Rgg2/Rgg3 quorum sensing is a determinant ofStreptococcus pyogenes-host interactions in a murine intact skin infection model

Abstract Streptococcus pyogenes is an obligate human pathobiont associated with many disease states. Here, we present a novel model of S. pyogenes infection using intact murine epithelium. From this model, we were able to perform RNA sequencing to evaluate the genetic changes undertaken by both the bacterium and host at 5- and 24-hours post infection. Analysis of these genomic data demonstrate that S. pyogenes undergoes significant genetic adaptation to successfully infect the murine epithelium, including changes to metabolism and activation of the Rgg2/Rgg3 quorum sensing (QS) system. Subsequent experiments demonstrate that an intact Rgg2/Rgg3 QS cascade is necessary to establish a stable superficial skin infection.
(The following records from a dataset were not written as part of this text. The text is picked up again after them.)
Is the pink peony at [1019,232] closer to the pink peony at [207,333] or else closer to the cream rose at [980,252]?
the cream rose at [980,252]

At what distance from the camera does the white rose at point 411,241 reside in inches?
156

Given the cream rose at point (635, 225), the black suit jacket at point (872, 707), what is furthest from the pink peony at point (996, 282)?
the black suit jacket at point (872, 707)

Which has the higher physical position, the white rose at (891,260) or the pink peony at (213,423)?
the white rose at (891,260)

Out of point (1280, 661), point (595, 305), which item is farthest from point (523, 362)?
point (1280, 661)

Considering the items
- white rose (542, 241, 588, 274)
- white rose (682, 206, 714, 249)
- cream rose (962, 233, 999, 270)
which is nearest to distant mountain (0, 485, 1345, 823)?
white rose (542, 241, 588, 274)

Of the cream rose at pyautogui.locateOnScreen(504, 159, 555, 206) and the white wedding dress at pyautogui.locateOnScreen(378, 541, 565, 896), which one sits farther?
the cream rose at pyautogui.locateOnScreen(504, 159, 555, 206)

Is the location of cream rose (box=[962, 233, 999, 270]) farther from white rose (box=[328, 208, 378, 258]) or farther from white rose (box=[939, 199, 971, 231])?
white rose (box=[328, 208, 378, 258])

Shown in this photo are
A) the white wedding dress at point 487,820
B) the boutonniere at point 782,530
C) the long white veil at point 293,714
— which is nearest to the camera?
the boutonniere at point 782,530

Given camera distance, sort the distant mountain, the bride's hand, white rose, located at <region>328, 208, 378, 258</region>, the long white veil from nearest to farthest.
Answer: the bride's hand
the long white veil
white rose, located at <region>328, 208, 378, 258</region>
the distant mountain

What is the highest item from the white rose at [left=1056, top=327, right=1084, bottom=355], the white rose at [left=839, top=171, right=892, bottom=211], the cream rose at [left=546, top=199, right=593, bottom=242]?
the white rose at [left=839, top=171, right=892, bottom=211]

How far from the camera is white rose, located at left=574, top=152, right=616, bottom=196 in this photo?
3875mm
Furthermore, activation of this pathway results in increased murine morbidity and increased bacterial burden on the skin. This phenotype is associated with gross changes to the murine skin, as well as histopathological evidence of inflammation. Taken together, these experiments offer a novel method to investigate S. pyogenes -epithelial interactions and demonstrate that a well-studied QS pathway is critical to a persistent infection. Importance Streptococcus pyogenes remains a pathogen of global importance, with significant total disease burden worldwide. Much of this burden is due to skin infection or sequalae thereof, yet little is currently known about the initial interactions between the organism and host skin. Here we present a new mouse model of skin infection. From this model, we were able to study gene expression by both the bacteria and the host during early infection time points. Both genetic and phenotypic data derived from these results demonstrate that a well-conserved S. pyogenes communication network, the Rgg2/Rgg3 quorum sensing pathway, contributes to establishing and maintaining a durable skin infection. We propose that by better understanding the genetic pathways needed to colonize and adapt to new niches, new approaches to preventing and treating S. pyogenes may be possible.